The demand for personalized patient attention has encouraged second opinions, customized care-plans, and doctor–patient interaction, and connectivity. Patients today want to know their options, receive excellent service – both medical and non-medical, stay updated, and understand how they are improving. To realize these objectives, it is important for us as an industry to focus on patient-centric services and also work with the government to foster greater public–private partnerships on healthcare.
We have some decisive goals for our hospitals in the next couple of years and the key is patient-centric care. Our internal positioning is patient-focused above everything and fostering clinical excellence to enable patient centricity. Our teams are making every effort to provide the best possible care to each and every patient. At the same time, we are faced with challenges as well as opportunities in the business, deeply linked to being a patient- driven service provider and integrating new technology into healthcare.
The maternal and child care business can move us ahead by leaps and bounds. To boost business, we are looking at the use of technology initiatives such as robotics surgery as well as venturing into e-healthcare. Bringing technology into healthcare has brought health information at one's fingertips through smartphones. At the hospital, we are using technology to support complex surgeries to support specialties such as oncology, gynecology, and in the treatment of cardiovascular diseases.

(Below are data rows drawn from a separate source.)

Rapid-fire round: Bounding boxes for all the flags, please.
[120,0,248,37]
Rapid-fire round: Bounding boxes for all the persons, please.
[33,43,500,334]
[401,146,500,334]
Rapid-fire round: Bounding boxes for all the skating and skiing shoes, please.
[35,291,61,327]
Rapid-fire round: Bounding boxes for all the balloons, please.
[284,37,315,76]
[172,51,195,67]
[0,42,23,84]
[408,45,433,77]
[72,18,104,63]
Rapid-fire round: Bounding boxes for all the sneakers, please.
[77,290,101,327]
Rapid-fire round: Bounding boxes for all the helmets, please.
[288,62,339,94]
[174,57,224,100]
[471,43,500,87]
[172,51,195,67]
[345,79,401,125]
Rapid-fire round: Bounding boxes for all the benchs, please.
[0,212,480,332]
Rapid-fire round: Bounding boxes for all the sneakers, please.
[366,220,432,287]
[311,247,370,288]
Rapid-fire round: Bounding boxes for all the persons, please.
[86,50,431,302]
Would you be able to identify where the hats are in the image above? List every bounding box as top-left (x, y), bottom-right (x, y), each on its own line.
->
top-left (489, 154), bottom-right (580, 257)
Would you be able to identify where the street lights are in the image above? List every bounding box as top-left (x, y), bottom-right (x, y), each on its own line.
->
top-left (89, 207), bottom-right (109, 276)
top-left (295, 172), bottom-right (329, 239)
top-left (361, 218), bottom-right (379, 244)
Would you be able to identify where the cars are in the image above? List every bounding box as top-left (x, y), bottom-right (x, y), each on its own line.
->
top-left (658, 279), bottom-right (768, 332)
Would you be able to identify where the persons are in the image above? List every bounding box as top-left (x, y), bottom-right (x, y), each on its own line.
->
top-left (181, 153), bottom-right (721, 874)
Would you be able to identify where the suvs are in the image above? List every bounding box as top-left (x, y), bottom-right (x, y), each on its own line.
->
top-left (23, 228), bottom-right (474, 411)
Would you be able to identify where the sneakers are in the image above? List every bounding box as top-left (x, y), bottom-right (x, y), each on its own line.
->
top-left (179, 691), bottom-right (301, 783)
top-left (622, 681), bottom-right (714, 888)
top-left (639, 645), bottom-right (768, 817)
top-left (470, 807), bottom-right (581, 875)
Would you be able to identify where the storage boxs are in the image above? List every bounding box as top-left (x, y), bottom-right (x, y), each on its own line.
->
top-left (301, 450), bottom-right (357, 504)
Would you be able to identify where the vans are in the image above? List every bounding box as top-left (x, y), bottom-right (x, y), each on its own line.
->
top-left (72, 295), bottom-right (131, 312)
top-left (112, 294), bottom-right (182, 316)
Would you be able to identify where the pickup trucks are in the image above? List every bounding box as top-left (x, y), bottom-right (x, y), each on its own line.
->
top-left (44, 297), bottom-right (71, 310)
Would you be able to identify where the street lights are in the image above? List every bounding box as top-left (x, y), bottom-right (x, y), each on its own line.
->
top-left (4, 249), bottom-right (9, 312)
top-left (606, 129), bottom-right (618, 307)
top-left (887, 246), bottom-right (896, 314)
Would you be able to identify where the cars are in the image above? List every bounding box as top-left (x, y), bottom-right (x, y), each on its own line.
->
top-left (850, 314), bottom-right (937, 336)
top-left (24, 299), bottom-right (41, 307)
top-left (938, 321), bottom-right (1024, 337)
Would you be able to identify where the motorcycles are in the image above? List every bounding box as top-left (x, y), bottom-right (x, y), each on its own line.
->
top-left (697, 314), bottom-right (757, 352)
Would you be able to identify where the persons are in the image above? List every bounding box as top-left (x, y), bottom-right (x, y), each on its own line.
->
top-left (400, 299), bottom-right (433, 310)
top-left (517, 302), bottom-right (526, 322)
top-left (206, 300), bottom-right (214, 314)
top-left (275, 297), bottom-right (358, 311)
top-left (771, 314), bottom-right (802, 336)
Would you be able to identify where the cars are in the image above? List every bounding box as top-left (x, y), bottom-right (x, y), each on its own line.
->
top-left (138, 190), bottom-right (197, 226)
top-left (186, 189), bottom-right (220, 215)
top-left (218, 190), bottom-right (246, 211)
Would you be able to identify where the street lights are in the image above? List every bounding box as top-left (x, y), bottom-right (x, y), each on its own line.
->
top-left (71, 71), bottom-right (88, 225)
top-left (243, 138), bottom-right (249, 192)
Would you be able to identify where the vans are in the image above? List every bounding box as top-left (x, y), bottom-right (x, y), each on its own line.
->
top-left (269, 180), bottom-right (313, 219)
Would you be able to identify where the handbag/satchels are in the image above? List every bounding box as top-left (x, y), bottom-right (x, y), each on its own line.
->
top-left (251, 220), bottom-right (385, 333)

While the industry has already welcomed the use of advanced technology, going forward, we are looking at its influence on business models, operational mechanism, staff needs, and even cyber-security issues.
For Fortis Healthcare, the touchstones remain patient-centricity and an integrated, quality healthcare service delivery. Our mission is to be a globally respected healthcare organization known for clinical excellence, and distinctive patient care. In this endeavor, we certainly look forward to supporting the government's initiative to make quality healthcare services accessible to as many people in India as possible. We are already operating three PPP models – one in Raipur since the last 14 years, one in Vashi, Mumbai for the last 10 years, and one in Dehradun, which has been operational for the last five years. Collaborative PPP initiatives, therefore, have the potential for setting higher benchmarks for quality health services and improved health outcomes for the populations served.